想像してみてください。なかなか「いい出会い」がないAさんがいました。Aさんは毎日が楽しくありません。自分のやりたいこともないし、これといった趣味もありません。仕事も夢中になってやっている訳でもありません。

そんなAさんは、漠然と「いい出会いないかなー」と感じています。見た目も許容範囲で、普通に働いていて、性格も合って、優しく一途… そんな男性を探しています。理想の「王子様」とまではいかなくても、「いい人」が現れてくれるのを待っています。

いささか極端な例ですが、Aさんの問題点、それは「いい出会い」さえ見つかれば、自分の人生が楽しくなると考えているところです。「いい出会い」があれば、幸せになれると考えているところです。「いい出会い」があれば、自分の人生が変わると考えているところです。

「外からくる何か」が自分の人生を変えてくれることを期待している… 「シンデレラ・コンプレックス」の特徴ですよね。

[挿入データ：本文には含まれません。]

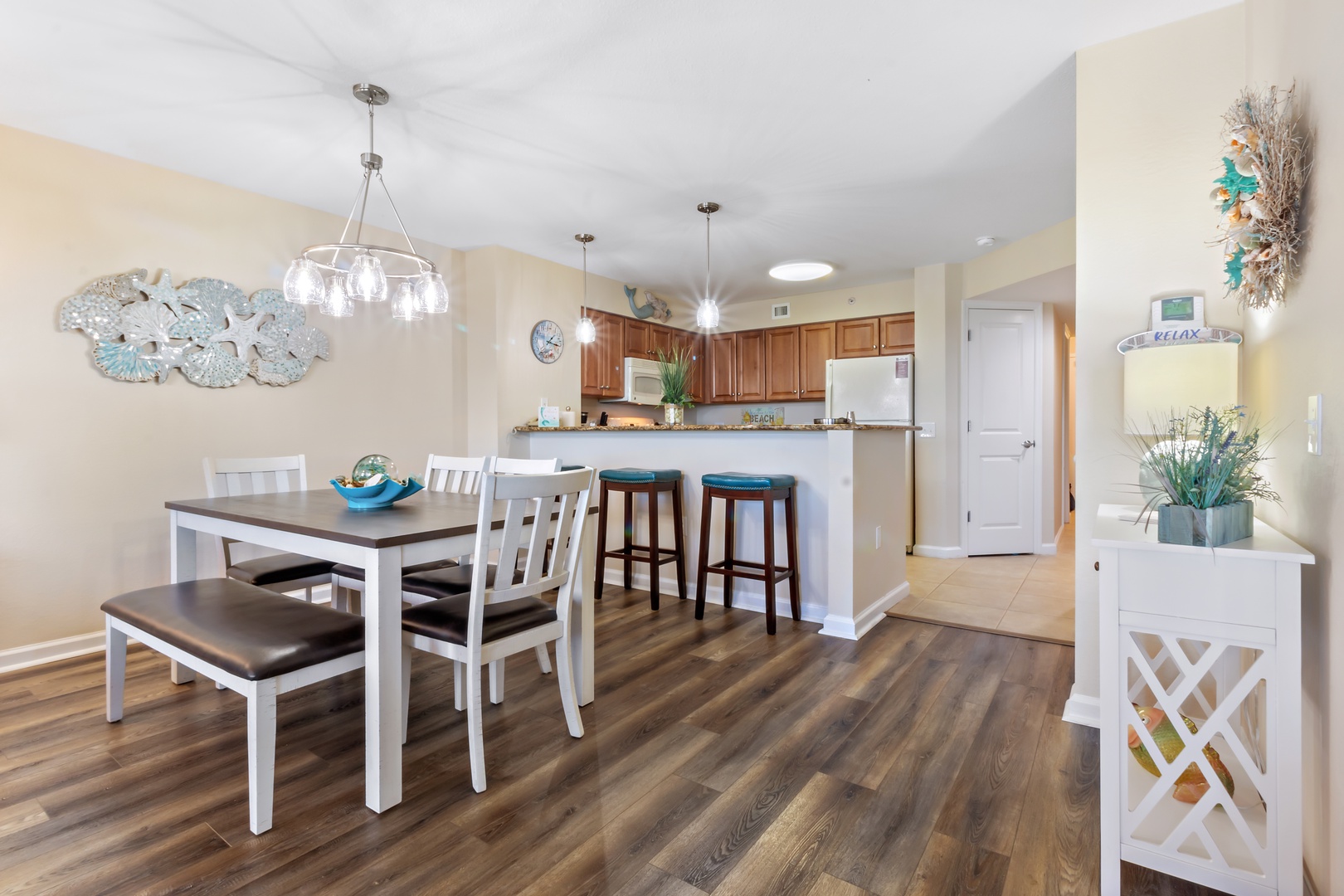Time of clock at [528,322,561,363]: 1:16
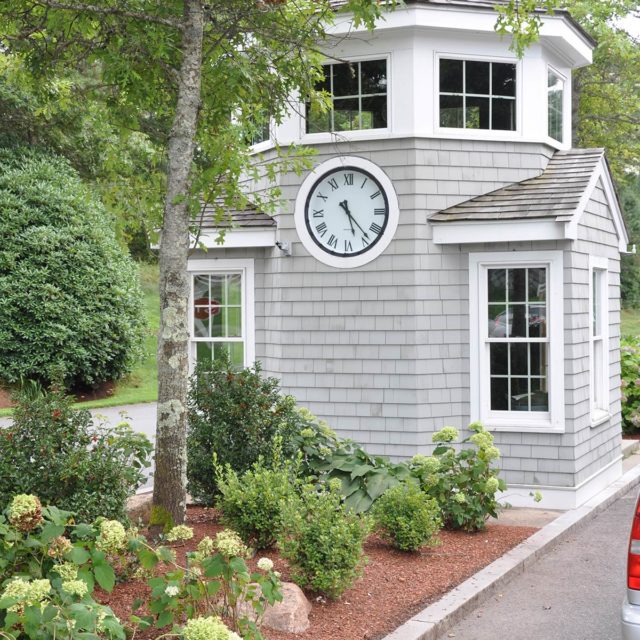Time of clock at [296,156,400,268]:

早稲田大学名誉教授である加藤諦三先生の言葉をもう一度思い出してください。「自分の人生は自分の責任」です。「外からくる何か」は、私たちの人生を変えてくれません。

シンデレラになる。

さて、今日は結婚したいのに結婚できない時について書いてみました。結婚したいのに結婚できない時、その原因は「シンデレラ・コンプレックス」かもしれません。

でも、一度原点に戻ってみましょう。「シンデレラ」は本当に外からくる何かが自分の人生を変えてくれるのを待ち続けていたのでしょうか。

ケネス・ブラナー監督の『シンデレラ』(ディズニー)では、主人公のエラ(シンデレラ)は、自分から舞踏会に行きたいと言います。その姿勢は、「外からくる何か」に幸せにしてもらおうとしている女性の姿ではありません。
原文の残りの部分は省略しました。